» **DOCUMENT**
•••
JAKARTA, Indonesia – Imagine being able to live abroad, work in other Southeast Asian countries, and make friends in the region outside of just your country.
This is something that has been made possible by the ASEAN Economic Community (AEC), but two years in, so few have taken advantage of this opportunity.
Although analysts predicted Indonesia would receive significant advantages from the AEC, the region’s largest country still has not shown significant results.
One of the major causes is the lack of socialization of its benefits to the community.
“People are often afraid of agreements made by governments with other countries because they do not fully understand,” Fina Astarina, ASEAN Studies Researcher from The Habibie Center, told Rappler.
The fear is increasing because of the lack of support and government attention, as is the case with the application of Mutual Recognition Agreements (MRA).
The ASEAN website describes the ASEAN MRAs as “framework arrangements established in support of liberalizing and facilitating trade in services.”
•••
» **DATA**
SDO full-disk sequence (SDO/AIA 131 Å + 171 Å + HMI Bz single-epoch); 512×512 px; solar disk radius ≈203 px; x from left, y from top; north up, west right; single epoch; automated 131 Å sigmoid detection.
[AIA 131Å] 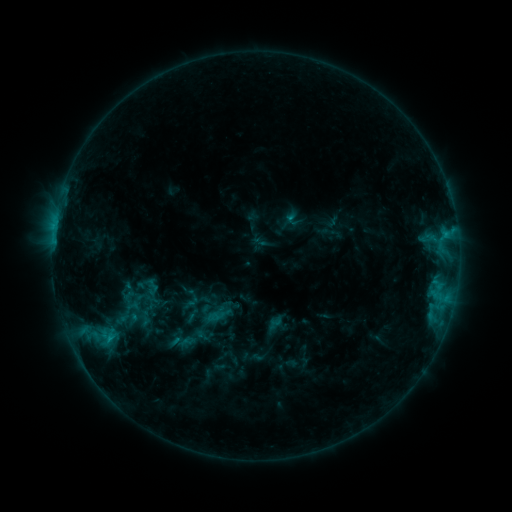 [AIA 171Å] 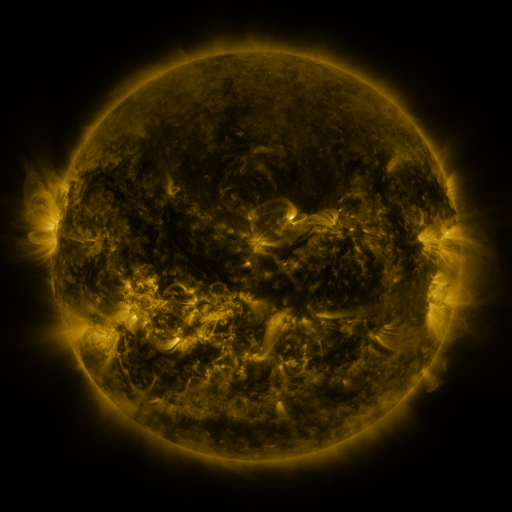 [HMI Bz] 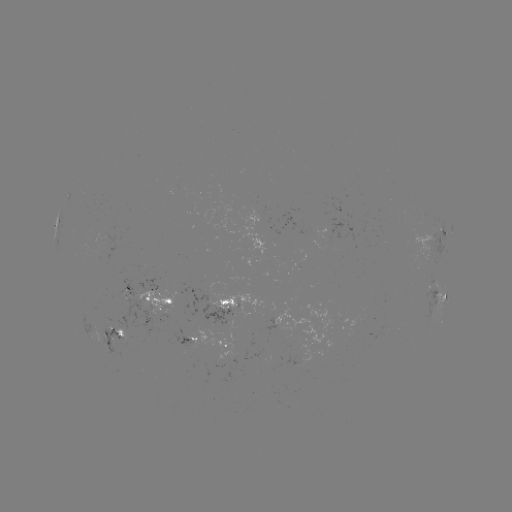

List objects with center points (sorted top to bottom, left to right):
sigmoid: (133, 300)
•••
» **SHORT PROBLEM A**
Return the passage of the ASEAN Economic Community article above that runs from "JAKARTA, Indonesia –" to "of this opportunity.", copied word for word.
» **SHORT PROBLEM B**
Take the ASEAN Economic Community article further, picking up after its last sentence.

» **FINAL ANSWER A**
JAKARTA, Indonesia – Imagine being able to live abroad, work in other Southeast Asian countries, and make friends in the region outside of just your country.
This is something that has been made possible by the ASEAN Economic Community (AEC), but two years in, so few have taken advantage of this opportunity.

» **FINAL ANSWER B**
“MRAs aim to facilitate mobility of professionals or skilled labor in ASEAN. Through exchange of information, MRAs also work towards the adoption of best practices on standards and qualifications,” it said.
Back in 2015, when the program was first delivered, labor groups that were hit by the issue of illegal foreign workers rejected the proposal.
Up until May 2016, huge protests addressing illegal workers still made its way onto Indonesian streets. Labor organizations urged the government to prohibit foreign workers in non-skilled sectors, even though there never was any plans to integrate on those sectors.
These events were in line with a survey in 2015, where 82% of Indonesia citizens stated they do not understand what the AEC is.
Has the situation improved since then?
Fear of opportunities
The good news is the shortcomings and obstacles of the program can actually be fixed with proper information dissemination and government support. The bad news? Because of lack of these, ignorance and fear are widespread.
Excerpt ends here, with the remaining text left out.